### What is expected
Only the lines below from the one containing "ราคา เสื้อแฟชั่นเกาหลี มือสอง (21197982026)" through the one containing "винт Бузулук" belong in the answer, repeated exactly and without pictures.

### Input
::::
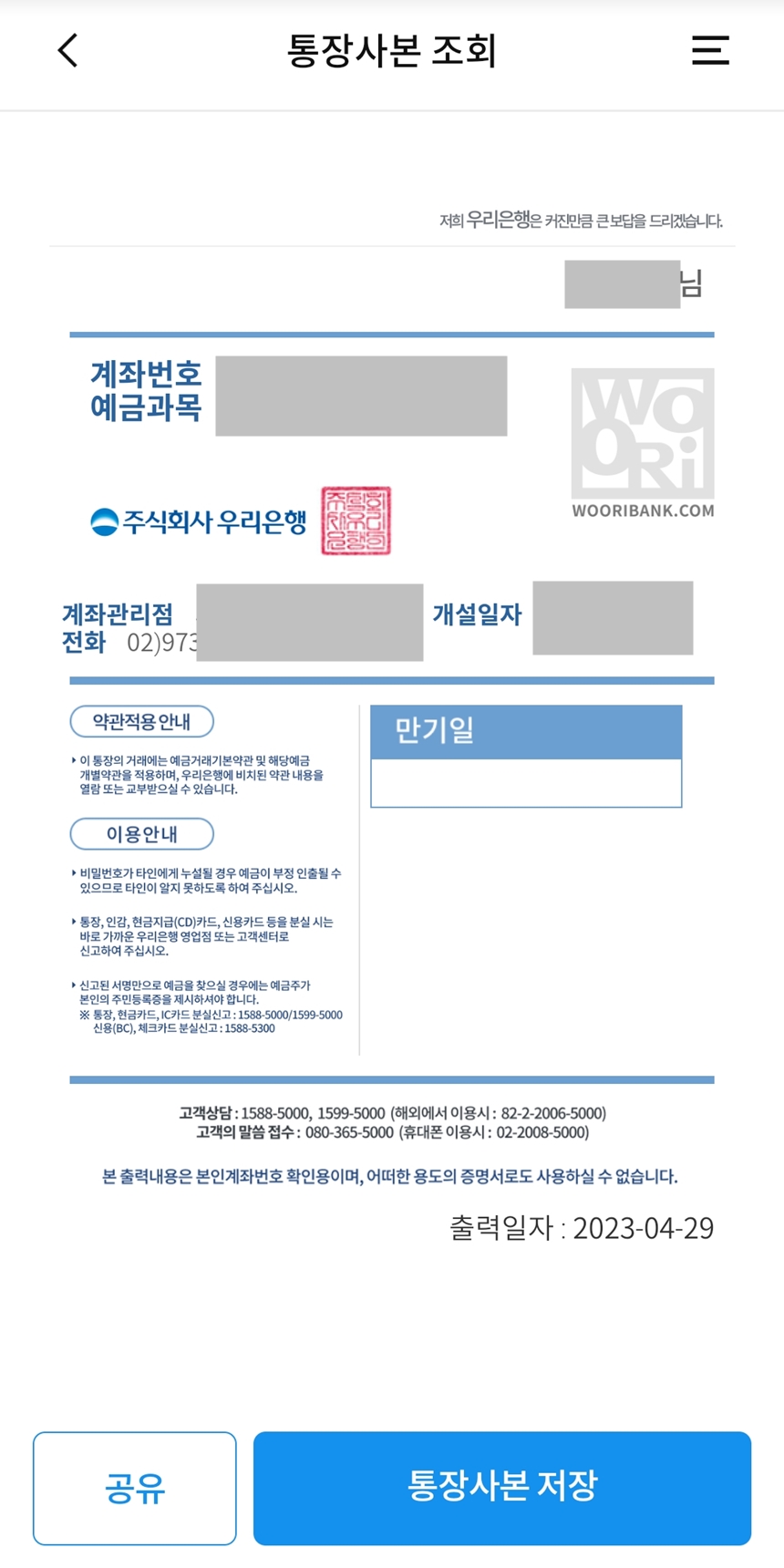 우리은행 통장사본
::::
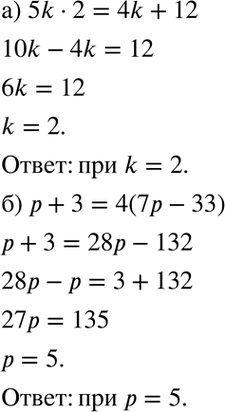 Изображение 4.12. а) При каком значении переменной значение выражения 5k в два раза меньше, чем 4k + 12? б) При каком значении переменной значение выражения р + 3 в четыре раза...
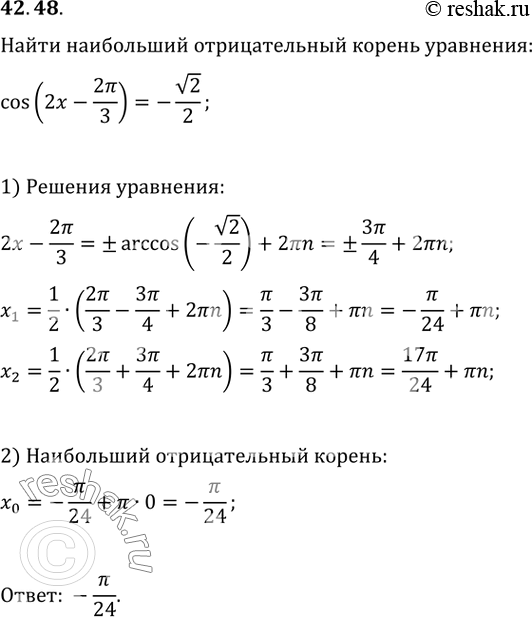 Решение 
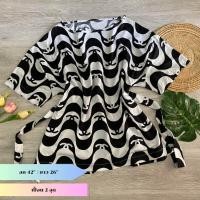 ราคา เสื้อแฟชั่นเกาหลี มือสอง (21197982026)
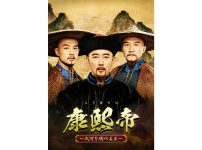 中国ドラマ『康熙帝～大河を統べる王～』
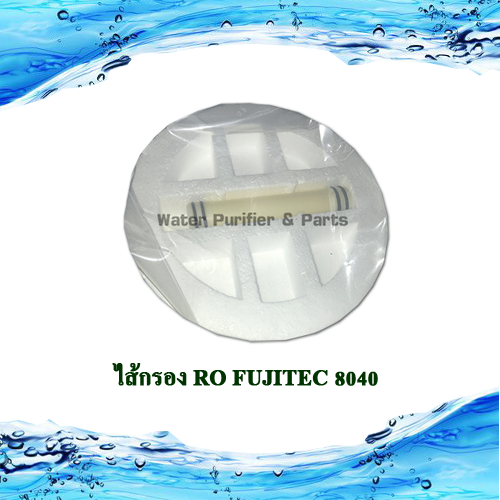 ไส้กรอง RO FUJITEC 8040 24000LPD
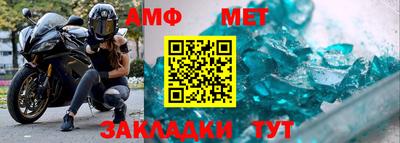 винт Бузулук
::::
### Final answer
 ราคา เสื้อแฟชั่นเกาหลี มือสอง (21197982026)
 中国ドラマ『康熙帝～大河を統べる王～』
 ไส้กรอง RO FUJITEC 8040 24000LPD
 винт Бузулук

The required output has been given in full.